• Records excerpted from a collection
===

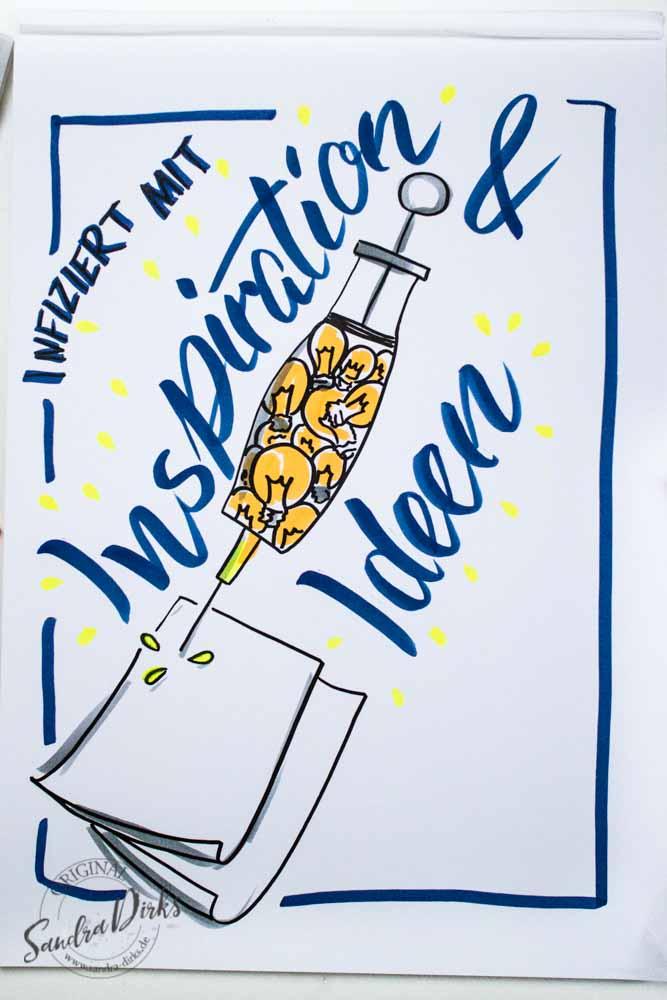 Sandra Dirks - Mini - Flipchartkurs - So zeichnest du eine Spritze mit Ideen und Inspiration auf dein Flipchart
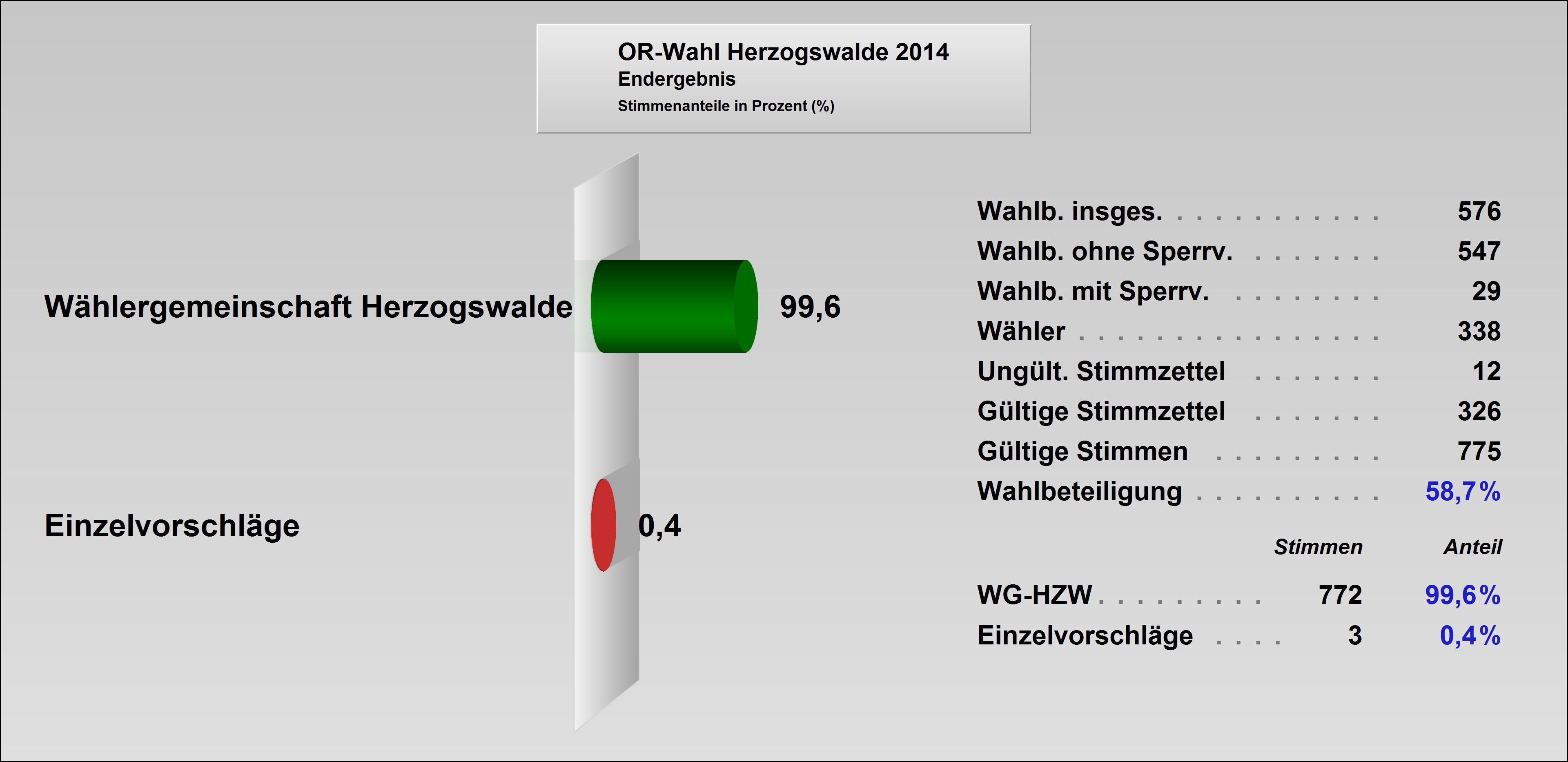 ORat2014-Herzogswalde.jpg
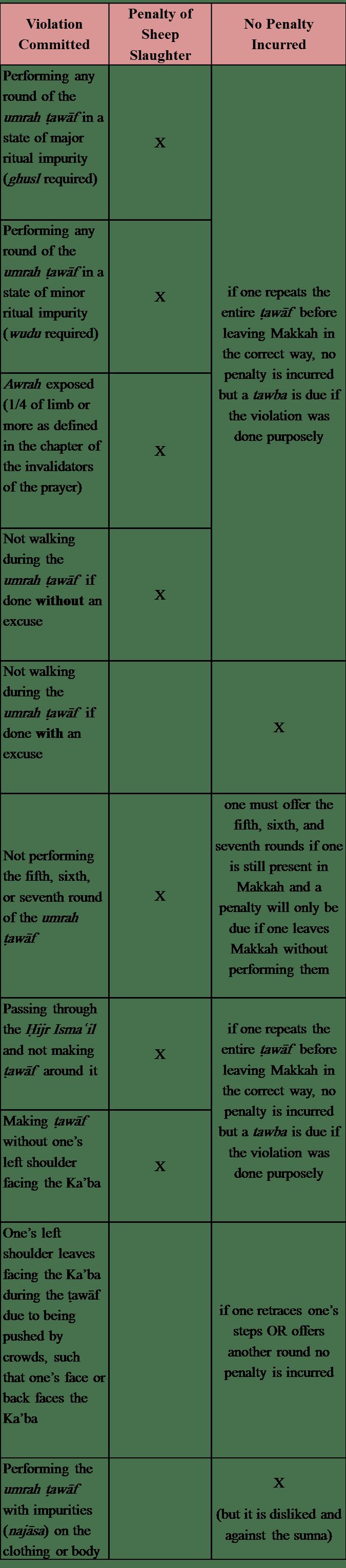 Umrah Tawaf Violations & Penalties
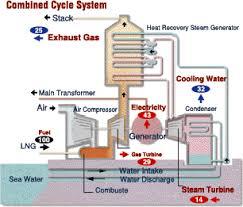 combined cycle steam turbine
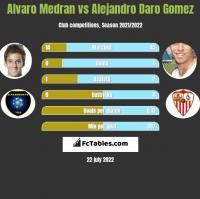 Alvaro Medran vs Alejandro Daro Gomez h2h player stats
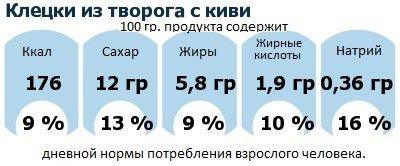 ДНП (GDA) - дневная норма потребления энергии и полезных веществ для среднего человека (за день прием энергии 2000 ккал): Клецки из творога с киви
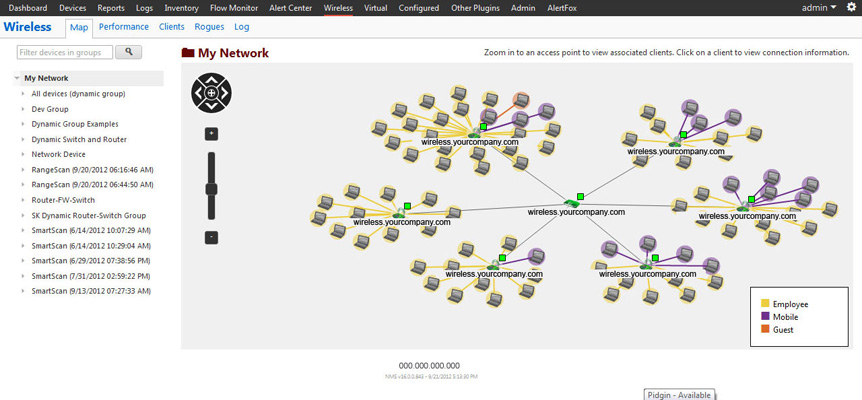 monitoring network sample thesis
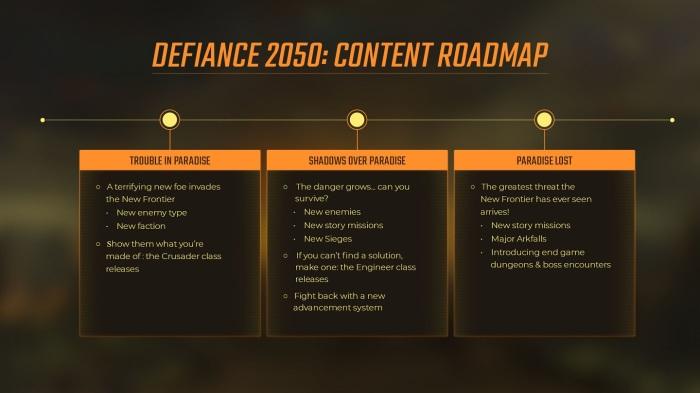 Defiance 2050 Roadmap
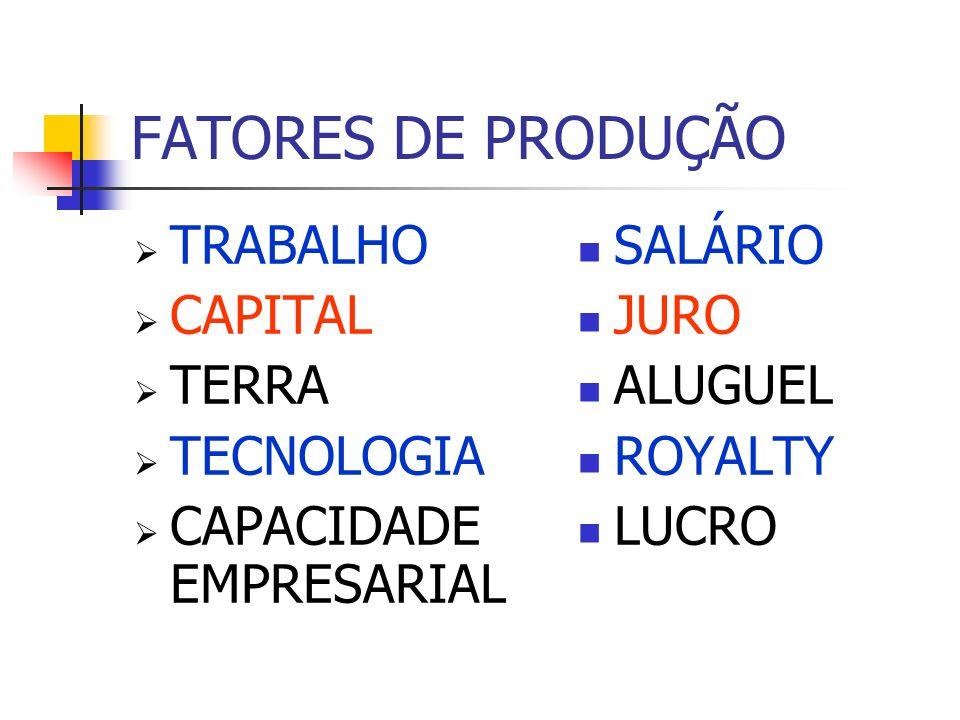 FATORES DE PRODUÇÃO TRABALHO CAPITAL TERRA TECNOLOGIA CAPACIDADE EMPRESARIAL SALÁRIO JURO ALUGUEL ROYALTY LUCRO
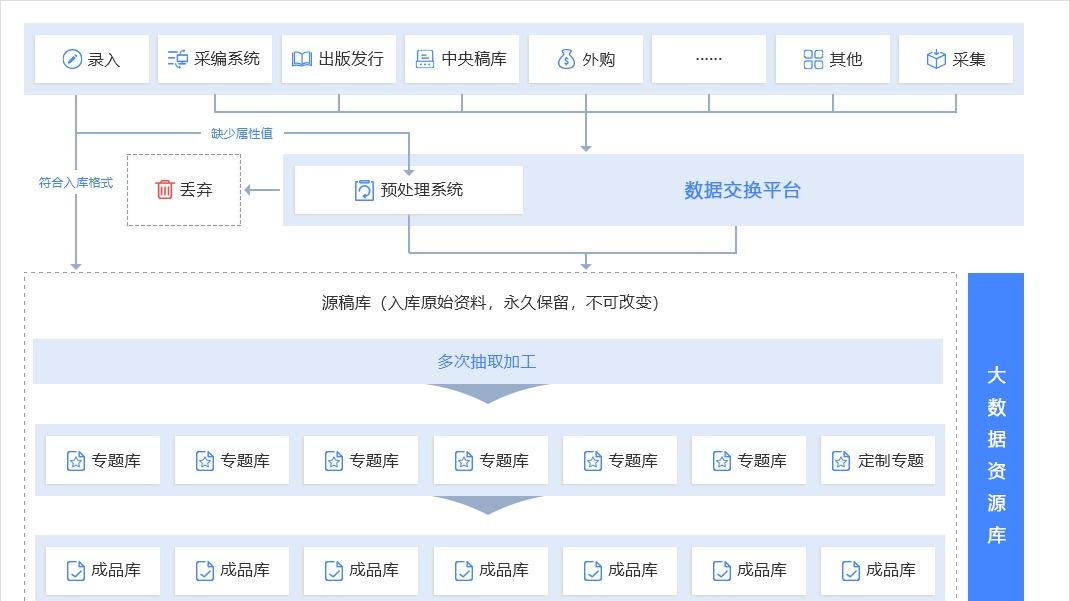 经纬媒体中央数据库平台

===

• What you need to do
Without the pictures, give back every record precisely as shown.

• Reply
 Sandra Dirks - Mini - Flipchartkurs - So zeichnest du eine Spritze mit Ideen und Inspiration auf dein Flipchart
 ORat2014-Herzogswalde.jpg
 Umrah Tawaf Violations & Penalties
 combined cycle steam turbine
 Alvaro Medran vs Alejandro Daro Gomez h2h player stats
 ДНП (GDA) - дневная норма потребления энергии и полезных веществ для среднего человека (за день прием энергии 2000 ккал): Клецки из творога с киви
 monitoring network sample thesis
 Defiance 2050 Roadmap
 FATORES DE PRODUÇÃO TRABALHO CAPITAL TERRA TECNOLOGIA CAPACIDADE EMPRESARIAL SALÁRIO JURO ALUGUEL ROYALTY LUCRO
 经纬媒体中央数据库平台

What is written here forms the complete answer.